Data shown =>
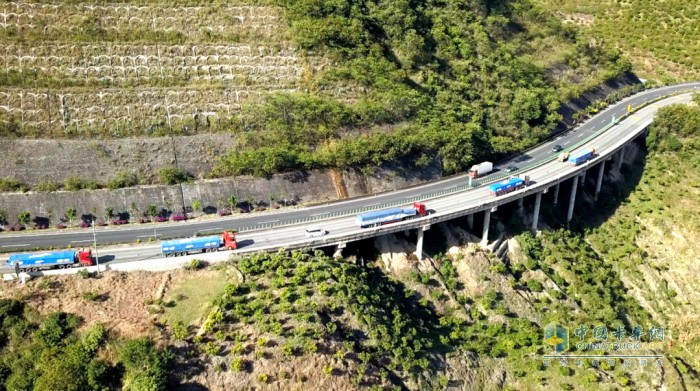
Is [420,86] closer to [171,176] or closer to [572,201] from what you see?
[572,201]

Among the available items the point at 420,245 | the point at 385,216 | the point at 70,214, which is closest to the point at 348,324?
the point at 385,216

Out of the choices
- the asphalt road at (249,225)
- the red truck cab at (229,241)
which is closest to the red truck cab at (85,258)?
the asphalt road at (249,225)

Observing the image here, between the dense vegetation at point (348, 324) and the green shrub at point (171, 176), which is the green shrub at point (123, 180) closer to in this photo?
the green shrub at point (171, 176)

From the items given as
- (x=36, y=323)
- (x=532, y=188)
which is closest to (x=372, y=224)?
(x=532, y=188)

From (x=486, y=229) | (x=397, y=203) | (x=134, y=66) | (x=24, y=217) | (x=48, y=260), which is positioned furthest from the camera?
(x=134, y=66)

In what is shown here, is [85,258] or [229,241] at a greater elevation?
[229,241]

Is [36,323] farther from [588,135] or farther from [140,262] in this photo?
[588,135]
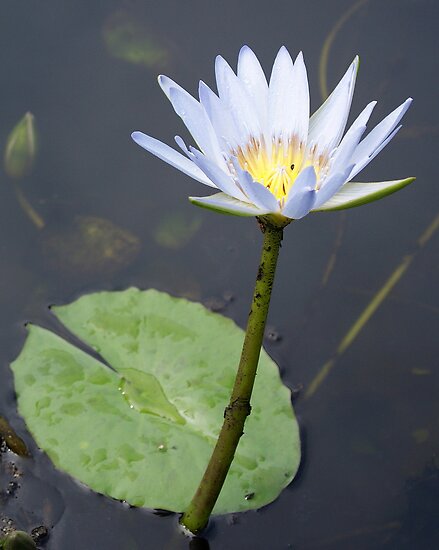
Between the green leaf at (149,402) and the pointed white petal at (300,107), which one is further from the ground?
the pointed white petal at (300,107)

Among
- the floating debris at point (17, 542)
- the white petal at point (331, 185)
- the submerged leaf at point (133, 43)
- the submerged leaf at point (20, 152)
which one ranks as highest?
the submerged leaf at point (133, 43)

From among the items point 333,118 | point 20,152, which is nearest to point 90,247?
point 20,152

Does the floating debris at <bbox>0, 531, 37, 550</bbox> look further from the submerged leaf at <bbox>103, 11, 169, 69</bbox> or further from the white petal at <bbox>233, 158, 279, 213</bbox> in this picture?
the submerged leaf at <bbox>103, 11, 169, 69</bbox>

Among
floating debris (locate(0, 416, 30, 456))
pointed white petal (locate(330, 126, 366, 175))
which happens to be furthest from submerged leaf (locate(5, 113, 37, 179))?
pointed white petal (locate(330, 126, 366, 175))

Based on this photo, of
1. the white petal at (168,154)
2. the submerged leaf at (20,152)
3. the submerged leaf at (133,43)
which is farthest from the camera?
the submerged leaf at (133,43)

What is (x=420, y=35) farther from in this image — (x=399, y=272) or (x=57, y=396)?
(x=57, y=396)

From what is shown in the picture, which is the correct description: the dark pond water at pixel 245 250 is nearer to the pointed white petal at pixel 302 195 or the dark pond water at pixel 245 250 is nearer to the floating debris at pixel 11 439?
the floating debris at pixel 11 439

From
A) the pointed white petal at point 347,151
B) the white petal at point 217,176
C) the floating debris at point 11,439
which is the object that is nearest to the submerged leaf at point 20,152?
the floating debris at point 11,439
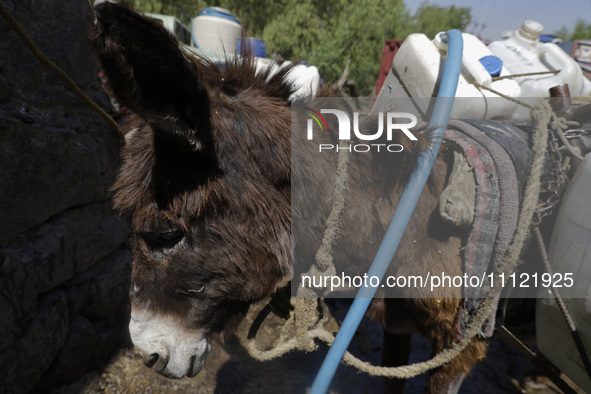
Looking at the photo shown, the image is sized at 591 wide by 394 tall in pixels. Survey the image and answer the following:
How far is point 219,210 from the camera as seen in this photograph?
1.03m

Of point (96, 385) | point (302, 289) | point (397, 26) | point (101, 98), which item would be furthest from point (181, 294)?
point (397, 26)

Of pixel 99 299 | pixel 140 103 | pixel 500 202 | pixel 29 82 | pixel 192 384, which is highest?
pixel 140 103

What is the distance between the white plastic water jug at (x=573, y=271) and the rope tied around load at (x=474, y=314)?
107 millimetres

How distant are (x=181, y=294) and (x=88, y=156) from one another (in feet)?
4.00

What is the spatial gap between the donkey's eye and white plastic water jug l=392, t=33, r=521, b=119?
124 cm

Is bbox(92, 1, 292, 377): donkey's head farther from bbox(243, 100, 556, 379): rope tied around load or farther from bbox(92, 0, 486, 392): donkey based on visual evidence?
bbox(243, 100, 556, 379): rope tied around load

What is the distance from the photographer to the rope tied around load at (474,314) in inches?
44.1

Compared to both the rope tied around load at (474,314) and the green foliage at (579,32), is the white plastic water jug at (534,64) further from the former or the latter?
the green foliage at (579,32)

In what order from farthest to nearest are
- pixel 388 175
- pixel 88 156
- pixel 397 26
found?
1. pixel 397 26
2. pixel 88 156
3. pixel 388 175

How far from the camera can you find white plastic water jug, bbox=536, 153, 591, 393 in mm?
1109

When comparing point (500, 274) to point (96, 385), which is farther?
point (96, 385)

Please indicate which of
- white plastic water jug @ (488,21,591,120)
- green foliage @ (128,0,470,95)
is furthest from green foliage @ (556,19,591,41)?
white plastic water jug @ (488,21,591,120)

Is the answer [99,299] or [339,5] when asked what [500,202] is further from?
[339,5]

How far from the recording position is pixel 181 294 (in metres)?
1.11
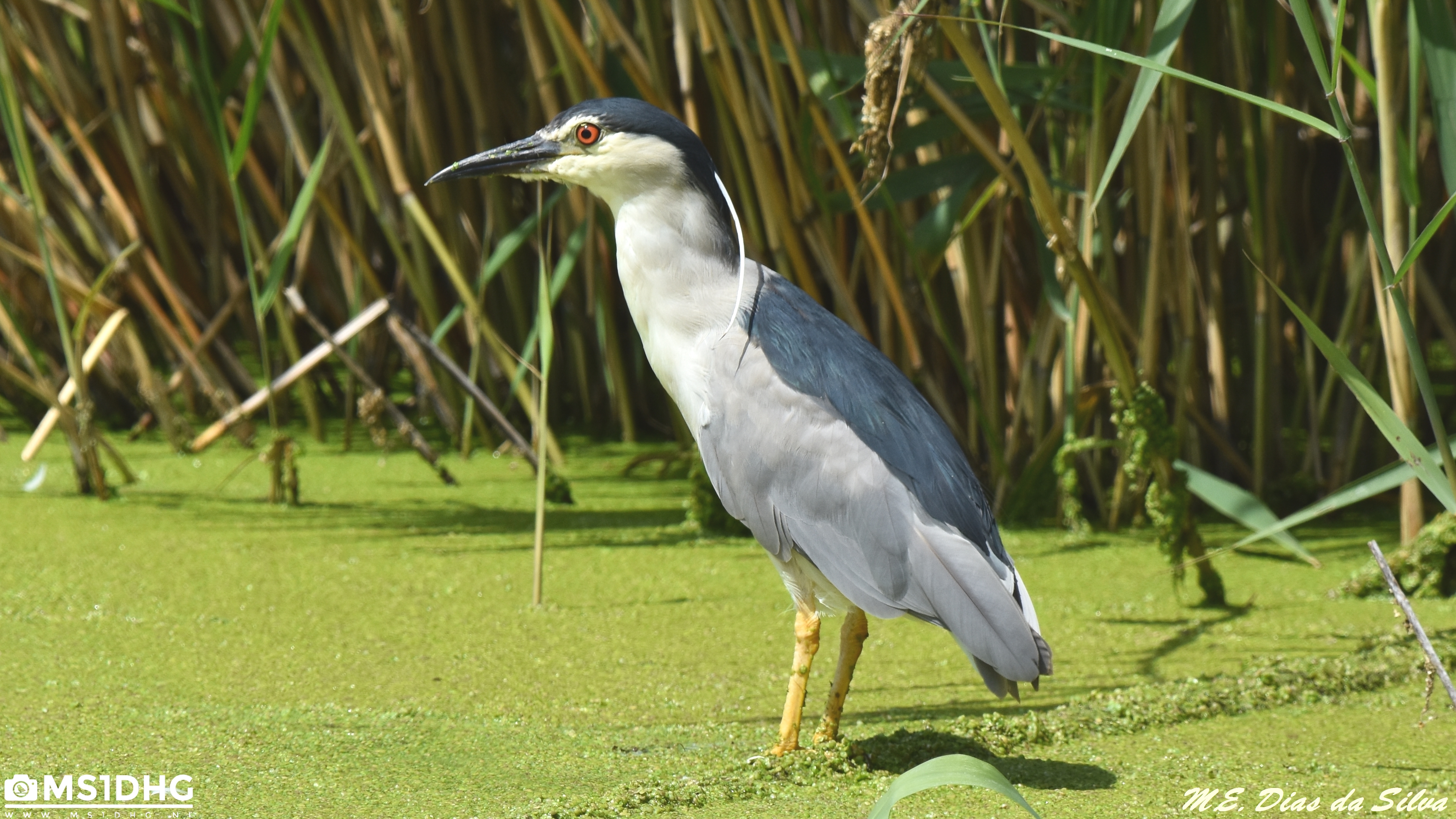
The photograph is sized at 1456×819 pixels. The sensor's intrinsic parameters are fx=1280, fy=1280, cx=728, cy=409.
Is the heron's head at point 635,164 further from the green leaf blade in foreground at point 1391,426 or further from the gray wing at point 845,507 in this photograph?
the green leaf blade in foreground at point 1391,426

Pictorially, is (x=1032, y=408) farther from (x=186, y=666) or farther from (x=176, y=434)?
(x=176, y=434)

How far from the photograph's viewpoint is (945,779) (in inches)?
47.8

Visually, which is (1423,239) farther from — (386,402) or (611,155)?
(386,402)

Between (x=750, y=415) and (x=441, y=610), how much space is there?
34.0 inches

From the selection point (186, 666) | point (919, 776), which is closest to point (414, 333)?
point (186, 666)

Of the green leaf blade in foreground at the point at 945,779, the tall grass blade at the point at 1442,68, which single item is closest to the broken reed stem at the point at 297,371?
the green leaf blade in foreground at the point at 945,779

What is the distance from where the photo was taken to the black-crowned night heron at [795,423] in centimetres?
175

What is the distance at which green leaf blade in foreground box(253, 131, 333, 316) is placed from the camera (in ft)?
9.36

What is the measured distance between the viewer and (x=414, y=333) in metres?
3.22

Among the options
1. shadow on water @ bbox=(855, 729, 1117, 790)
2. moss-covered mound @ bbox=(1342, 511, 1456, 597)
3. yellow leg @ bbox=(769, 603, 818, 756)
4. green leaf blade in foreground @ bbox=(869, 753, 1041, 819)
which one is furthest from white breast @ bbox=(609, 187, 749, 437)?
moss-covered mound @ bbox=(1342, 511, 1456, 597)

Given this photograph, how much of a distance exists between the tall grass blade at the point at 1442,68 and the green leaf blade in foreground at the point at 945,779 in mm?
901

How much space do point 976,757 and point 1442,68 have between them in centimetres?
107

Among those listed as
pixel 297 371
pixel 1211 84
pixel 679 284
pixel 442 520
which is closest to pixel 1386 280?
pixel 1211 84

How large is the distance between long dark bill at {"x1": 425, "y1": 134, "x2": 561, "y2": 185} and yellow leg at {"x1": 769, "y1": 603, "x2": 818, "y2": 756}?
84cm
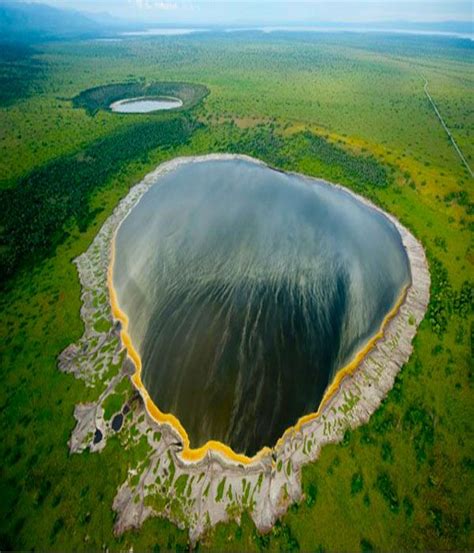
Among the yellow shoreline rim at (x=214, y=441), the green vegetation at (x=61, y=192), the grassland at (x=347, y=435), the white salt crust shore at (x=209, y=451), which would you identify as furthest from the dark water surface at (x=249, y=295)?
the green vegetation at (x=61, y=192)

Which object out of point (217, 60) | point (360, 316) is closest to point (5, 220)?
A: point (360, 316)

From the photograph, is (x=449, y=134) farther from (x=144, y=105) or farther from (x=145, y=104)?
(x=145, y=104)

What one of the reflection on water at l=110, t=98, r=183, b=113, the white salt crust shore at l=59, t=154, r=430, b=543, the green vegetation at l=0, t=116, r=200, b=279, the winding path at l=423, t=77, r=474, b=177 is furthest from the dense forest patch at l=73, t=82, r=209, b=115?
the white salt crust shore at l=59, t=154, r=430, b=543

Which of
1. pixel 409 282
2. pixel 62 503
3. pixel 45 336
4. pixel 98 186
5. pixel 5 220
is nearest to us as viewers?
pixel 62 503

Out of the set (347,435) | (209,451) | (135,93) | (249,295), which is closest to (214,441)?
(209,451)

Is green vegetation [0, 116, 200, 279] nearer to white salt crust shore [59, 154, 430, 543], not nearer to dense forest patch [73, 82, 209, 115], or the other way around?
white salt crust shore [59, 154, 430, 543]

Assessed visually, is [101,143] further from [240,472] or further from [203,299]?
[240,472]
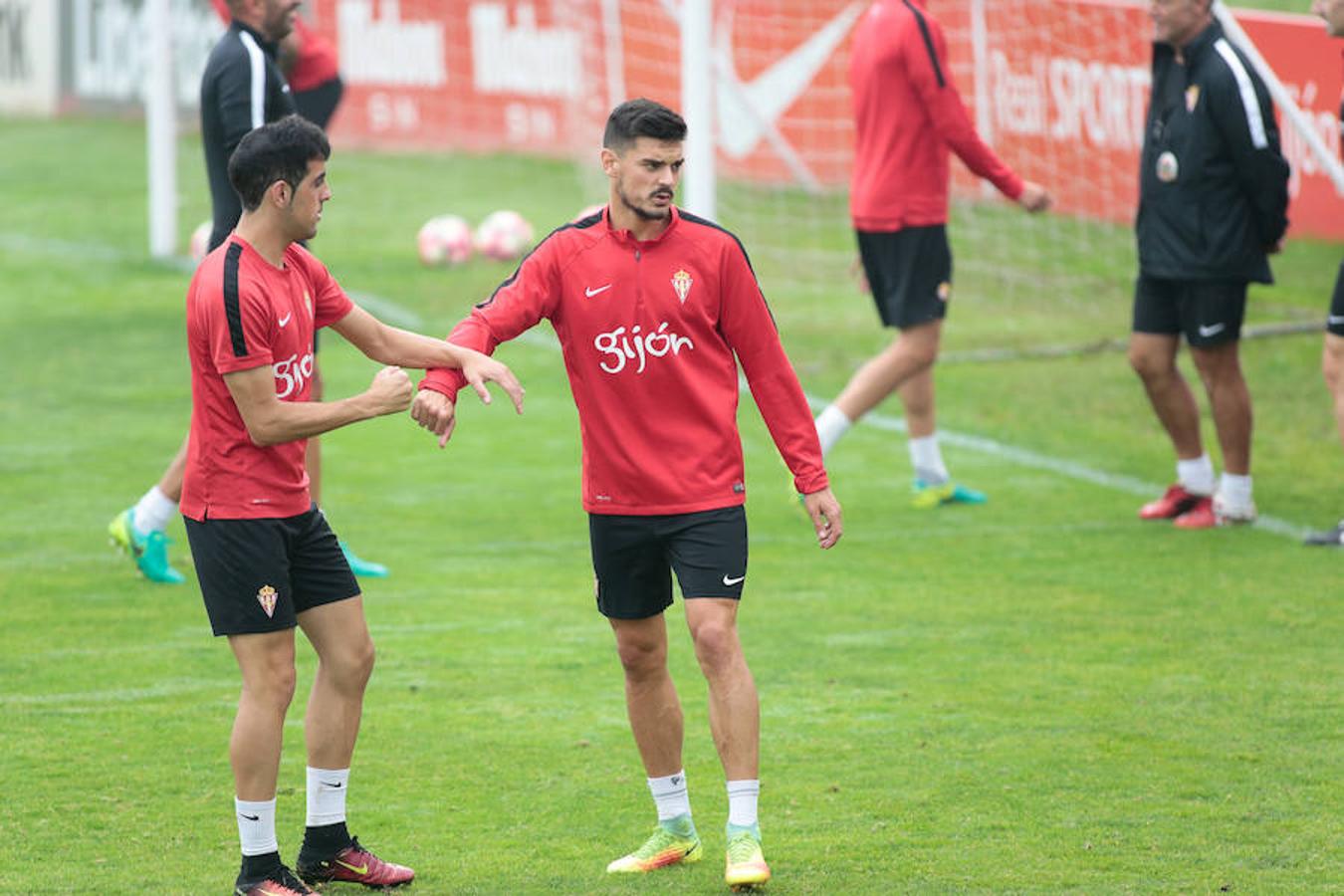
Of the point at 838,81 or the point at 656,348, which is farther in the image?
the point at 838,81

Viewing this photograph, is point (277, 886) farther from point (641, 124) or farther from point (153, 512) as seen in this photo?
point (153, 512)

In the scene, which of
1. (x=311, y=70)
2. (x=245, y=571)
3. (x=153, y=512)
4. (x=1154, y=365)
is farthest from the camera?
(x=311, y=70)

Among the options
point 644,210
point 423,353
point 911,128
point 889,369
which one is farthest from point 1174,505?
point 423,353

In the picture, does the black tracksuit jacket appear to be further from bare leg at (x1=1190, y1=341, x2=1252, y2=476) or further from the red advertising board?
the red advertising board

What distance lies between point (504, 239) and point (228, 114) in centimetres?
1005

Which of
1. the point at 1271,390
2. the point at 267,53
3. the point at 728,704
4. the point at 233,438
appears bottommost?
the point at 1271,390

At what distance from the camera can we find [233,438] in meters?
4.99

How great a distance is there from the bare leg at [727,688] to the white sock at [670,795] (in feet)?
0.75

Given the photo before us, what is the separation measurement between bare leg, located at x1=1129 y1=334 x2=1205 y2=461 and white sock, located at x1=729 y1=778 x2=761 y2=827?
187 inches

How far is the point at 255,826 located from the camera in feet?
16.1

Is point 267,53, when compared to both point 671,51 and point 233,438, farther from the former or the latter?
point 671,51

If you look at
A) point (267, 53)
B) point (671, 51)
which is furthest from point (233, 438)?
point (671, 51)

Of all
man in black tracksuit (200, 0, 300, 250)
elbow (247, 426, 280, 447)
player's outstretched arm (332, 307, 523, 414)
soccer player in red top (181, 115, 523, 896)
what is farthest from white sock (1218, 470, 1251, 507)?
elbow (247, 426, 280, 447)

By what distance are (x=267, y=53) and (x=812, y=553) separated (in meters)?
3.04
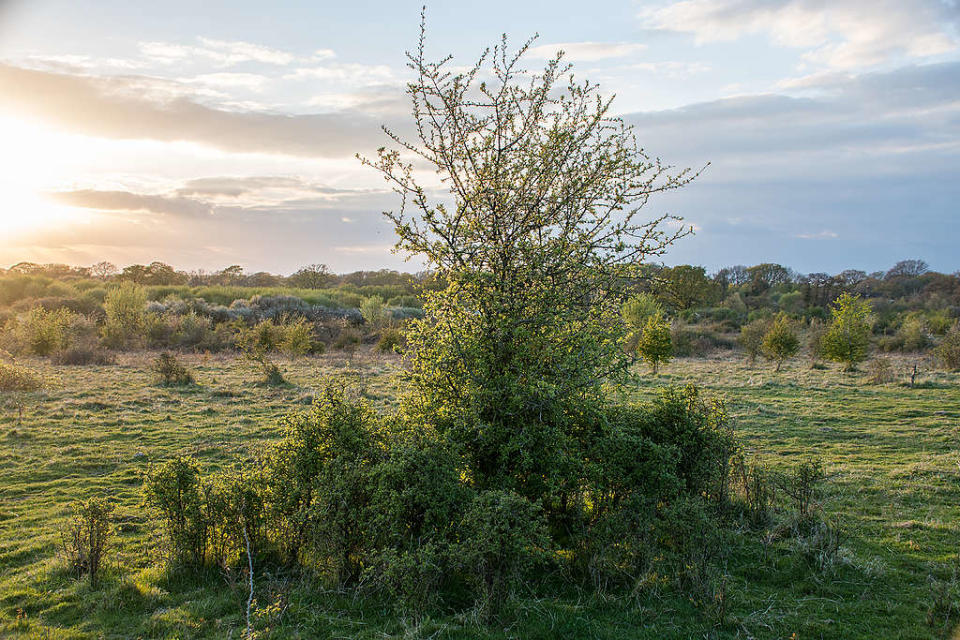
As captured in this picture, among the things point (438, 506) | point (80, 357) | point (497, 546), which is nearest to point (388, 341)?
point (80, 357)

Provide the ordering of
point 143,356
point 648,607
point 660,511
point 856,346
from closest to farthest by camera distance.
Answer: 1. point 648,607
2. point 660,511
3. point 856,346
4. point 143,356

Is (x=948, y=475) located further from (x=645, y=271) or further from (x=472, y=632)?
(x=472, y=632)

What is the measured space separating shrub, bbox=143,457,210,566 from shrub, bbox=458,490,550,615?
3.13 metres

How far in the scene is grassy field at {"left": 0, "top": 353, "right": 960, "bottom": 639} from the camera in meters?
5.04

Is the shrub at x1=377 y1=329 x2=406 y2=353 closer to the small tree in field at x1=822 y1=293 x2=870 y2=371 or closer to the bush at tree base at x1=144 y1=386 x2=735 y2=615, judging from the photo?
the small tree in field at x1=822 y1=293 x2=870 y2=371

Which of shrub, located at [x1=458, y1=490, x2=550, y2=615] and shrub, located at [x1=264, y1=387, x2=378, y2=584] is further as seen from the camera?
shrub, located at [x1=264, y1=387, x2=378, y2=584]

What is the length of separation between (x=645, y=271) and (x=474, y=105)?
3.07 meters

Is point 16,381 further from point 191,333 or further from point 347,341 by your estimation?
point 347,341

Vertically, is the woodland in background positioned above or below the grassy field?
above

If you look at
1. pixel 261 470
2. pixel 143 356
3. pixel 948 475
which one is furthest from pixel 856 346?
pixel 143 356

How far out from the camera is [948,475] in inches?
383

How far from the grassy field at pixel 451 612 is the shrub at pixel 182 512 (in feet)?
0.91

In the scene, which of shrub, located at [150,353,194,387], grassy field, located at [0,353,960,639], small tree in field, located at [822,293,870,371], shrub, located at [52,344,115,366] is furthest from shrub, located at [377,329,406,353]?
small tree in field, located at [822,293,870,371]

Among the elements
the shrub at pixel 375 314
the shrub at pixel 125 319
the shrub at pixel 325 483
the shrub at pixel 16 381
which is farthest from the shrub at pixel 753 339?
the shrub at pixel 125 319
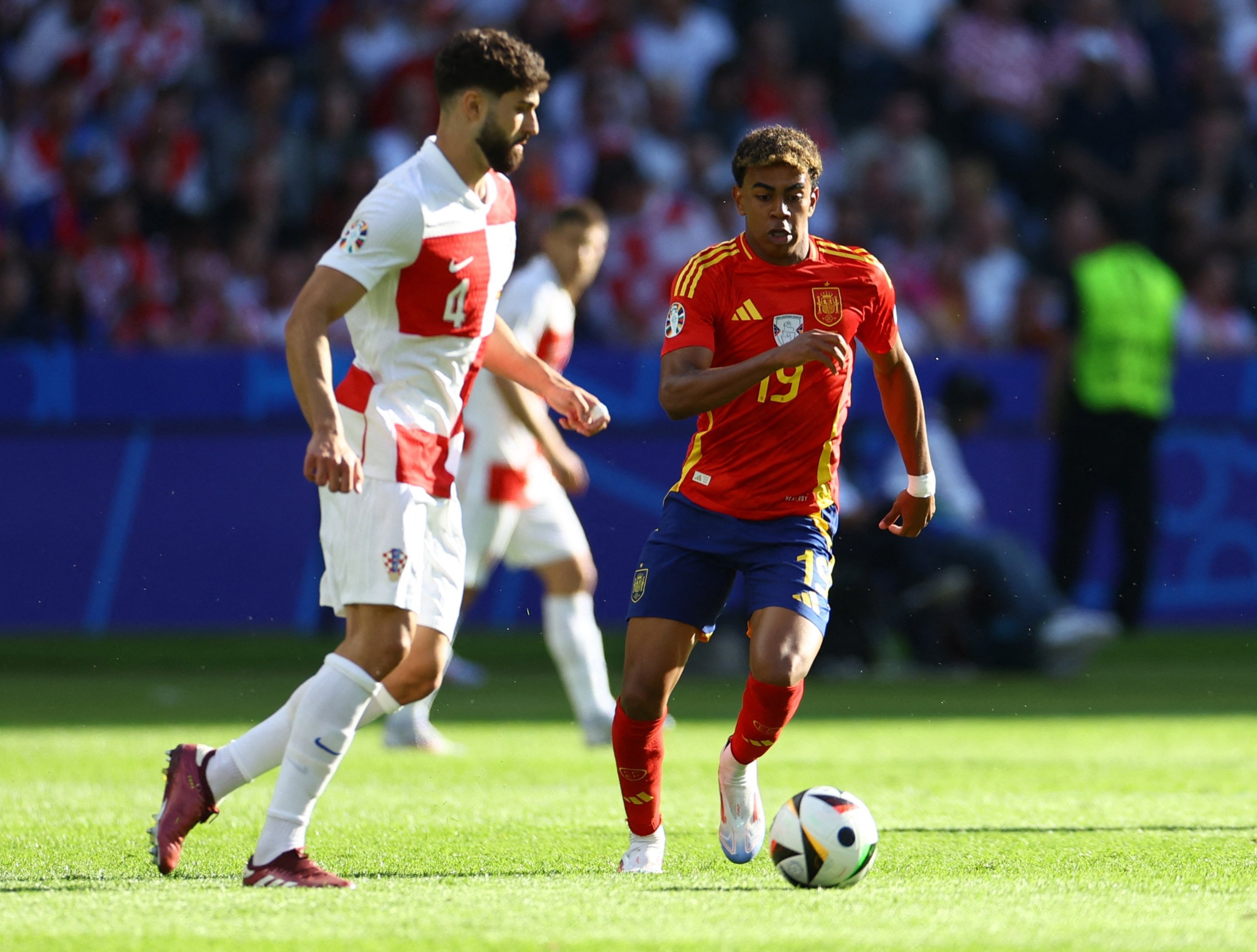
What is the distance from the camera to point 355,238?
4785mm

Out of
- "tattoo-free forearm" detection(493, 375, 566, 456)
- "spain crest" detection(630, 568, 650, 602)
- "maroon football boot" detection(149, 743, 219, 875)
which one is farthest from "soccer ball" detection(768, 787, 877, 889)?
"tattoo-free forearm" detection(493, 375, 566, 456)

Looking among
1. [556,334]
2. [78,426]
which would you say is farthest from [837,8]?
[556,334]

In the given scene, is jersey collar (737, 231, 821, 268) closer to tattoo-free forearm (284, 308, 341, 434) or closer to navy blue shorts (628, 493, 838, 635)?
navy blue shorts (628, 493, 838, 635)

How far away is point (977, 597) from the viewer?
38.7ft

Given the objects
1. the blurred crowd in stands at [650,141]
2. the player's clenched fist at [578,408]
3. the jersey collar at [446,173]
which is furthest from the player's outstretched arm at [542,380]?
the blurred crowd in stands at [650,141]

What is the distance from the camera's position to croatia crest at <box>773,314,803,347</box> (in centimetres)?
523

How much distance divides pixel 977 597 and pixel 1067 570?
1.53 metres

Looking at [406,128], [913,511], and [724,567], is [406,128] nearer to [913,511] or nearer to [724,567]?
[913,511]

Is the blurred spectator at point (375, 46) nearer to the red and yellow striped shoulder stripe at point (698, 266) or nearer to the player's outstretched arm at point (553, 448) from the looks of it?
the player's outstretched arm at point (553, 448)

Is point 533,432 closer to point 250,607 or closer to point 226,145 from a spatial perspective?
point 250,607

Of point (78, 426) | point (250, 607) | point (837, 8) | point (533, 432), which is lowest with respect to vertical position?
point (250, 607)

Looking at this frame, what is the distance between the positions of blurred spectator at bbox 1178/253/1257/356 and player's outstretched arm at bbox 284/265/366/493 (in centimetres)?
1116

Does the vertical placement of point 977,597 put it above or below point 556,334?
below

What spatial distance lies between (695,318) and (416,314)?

What you have to do => Emit verbatim the lines running from the one with "In the given" through the last line of the data, both endpoints inclusive.

Finished exercise =>
In the given scene, is jersey collar (737, 231, 821, 268) closer to tattoo-free forearm (284, 308, 341, 434) or closer to navy blue shorts (628, 493, 838, 635)?
navy blue shorts (628, 493, 838, 635)

How far away is point (977, 597) from the viewer?
38.7ft

Given the objects
1. the blurred crowd in stands at [650,141]
2. the player's clenched fist at [578,408]
3. the jersey collar at [446,173]
which is furthest from the player's outstretched arm at [542,380]?
the blurred crowd in stands at [650,141]

What is the distance from the camera's position to croatia crest at <box>773,314,803,347</box> (in centimetres)?
523

How much distance divides pixel 977 597 and pixel 1067 570?
1.53 metres

Looking at [406,128], [913,511], and [724,567], is [406,128] nearer to [913,511] or nearer to [724,567]?
[913,511]

Is the blurred spectator at point (375, 46) nearer to the red and yellow striped shoulder stripe at point (698, 266) or nearer to the player's outstretched arm at point (553, 448) from the looks of it?
the player's outstretched arm at point (553, 448)

Is point 533,432 closer to point 250,607 or closer to point 226,145 from a spatial perspective?
point 250,607

Of point (78, 426) | point (250, 607) | point (837, 8) | point (533, 432), which is lowest with respect to vertical position?
point (250, 607)

Looking at this frame, what is the distance between the positions of blurred spectator at bbox 1178/253/1257/356 and player's outstretched arm at bbox 284/265/366/493 (in centimetres)?
1116

Does the vertical placement of point 977,597 put it above or below point 556,334?
below

What spatial distance lies between (695,318) and (416,314)?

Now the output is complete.